Still, Terra firmly believes that something is working, as her husband was able to spend Christmas at home, despite being partially disabled and unable to use his right hand.

“I don’t know how long it’s going to last, but something is working,” Terra insisted.

“He can walk and, hopefully, will one day cycle with his children again – we’re looking for one-handed bikes,” she continued.

“I’m hoping we can use him as an example that these treatments do work.

“Nobody should have to choose if they’re going to live or die based on how much they can afford.”

Despite Ade’s illness, the Covid-19 pandemic, and losing her mum to complications from heart surgery on her birthday in September, Terra refuses to lose hope.

She said: “My children are a great source of strength.

“I’ve been completely honest with them from the beginning.”

“When we had the news, I told them straight away, but I said, ‘Mum is going to find something,’ so they’ve always had hope,” she explained.

Ade's children were thrilled he came home from hospital for Christmas

“They know it’s serious, but also that we’re working really hard to raise the money.

“My son told me, ‘I’m not going to worry until you tell me I should.'”

She added: “They know I’ll be upfront and I’m not keeping anything from them.”

Fundraising events, so far, have included a family walk to Birmingham and Ade’s best friend cycling to France on a stationary bike, as well Cove and Ever’s friends doing sponsored cycle rides and a 15km hike.

“It’s amazing to have this real community around us,” Terra said.

“The number of people that have donated – complete strangers that don’t know us at all,” she said.

“I’ve had neighbours I’ve never spoken to knocking on the door asking if they can bring over food.

“It’s a terrible time to ask people for money. It’s just been Christmas, there’s the coronavirus, people are out of work and struggling.”
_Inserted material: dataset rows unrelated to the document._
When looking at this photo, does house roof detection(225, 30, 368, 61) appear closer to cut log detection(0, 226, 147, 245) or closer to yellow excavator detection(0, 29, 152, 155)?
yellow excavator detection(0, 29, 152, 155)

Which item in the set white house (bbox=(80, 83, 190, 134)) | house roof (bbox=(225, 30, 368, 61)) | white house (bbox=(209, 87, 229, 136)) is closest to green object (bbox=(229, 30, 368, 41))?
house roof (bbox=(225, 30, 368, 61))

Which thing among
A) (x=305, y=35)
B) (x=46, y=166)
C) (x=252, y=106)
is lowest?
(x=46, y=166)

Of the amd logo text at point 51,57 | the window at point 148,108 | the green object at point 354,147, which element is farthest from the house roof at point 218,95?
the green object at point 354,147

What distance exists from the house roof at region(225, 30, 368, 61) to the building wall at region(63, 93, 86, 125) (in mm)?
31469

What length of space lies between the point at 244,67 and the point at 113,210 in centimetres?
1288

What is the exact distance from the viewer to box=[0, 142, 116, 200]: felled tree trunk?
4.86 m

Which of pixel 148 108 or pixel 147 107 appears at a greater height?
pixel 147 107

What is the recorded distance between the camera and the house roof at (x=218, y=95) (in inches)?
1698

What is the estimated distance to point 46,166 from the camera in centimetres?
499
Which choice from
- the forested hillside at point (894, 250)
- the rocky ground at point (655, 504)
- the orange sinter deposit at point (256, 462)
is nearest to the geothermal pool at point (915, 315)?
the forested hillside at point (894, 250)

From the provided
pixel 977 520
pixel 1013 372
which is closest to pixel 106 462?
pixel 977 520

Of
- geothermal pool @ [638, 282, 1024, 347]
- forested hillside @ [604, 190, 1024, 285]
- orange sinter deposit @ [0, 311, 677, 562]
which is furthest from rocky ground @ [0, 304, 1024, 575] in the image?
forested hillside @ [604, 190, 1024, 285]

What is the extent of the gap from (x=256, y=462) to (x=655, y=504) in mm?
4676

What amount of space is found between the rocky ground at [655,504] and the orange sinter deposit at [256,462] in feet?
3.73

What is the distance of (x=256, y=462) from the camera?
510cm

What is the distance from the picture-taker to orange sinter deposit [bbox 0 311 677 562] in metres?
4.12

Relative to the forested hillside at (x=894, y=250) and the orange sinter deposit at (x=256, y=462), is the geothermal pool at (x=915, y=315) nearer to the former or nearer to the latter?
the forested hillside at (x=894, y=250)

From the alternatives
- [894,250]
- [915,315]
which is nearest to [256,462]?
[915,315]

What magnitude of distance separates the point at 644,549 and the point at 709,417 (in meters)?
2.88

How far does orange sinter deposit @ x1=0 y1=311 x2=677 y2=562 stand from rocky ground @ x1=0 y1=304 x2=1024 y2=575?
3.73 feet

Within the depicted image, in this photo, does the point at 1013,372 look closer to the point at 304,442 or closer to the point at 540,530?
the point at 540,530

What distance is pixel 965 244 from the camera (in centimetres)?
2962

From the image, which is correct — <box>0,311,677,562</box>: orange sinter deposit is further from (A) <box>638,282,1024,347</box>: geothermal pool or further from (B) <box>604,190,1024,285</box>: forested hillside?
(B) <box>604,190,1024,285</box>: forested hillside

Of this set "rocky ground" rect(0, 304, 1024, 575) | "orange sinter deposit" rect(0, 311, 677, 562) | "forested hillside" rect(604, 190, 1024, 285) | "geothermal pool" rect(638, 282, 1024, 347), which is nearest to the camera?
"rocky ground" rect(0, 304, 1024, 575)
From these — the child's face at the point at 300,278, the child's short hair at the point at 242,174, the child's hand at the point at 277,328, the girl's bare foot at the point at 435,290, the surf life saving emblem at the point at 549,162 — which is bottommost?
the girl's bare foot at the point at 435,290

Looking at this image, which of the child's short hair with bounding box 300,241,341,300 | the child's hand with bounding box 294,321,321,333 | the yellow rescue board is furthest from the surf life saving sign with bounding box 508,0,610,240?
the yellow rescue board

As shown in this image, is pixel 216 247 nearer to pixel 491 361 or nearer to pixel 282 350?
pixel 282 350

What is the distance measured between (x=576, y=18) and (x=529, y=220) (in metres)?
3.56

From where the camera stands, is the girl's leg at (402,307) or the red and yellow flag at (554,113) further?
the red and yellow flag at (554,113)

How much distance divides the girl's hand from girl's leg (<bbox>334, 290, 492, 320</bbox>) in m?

“Of course, we welcome bigger donations, too, but it’s all those little £5 donations that just add up and add up and suddenly really make a difference,” she concluded.

“Every little penny is so, so appreciated.

“I just have to think that 2021 has got to be a better year.”

Meanwhile, Ade – who was told by doctors he had just a month to live in December – remains adamant that he is not giving up any time soon.

He said: “When I learned from the consultant that my cancer was incurable, and they were only giving me one month to live I was devastated and shocked.

The family spent Christmas at home together

“I am a healthy 48-year-old man with no other health issues. I have two young children at home and surely there is more that can be done?”

He continued: “The thought of leaving my family behind in such a short time was unthinkable.

“Thankfully, my wife did her research and found other treatments for me, some of which are not funded on the NHS, which is why it’s so important for us to try and raise as much as we can, to give me more time.

“We are so incredibly thankful for the kindness of strangers.”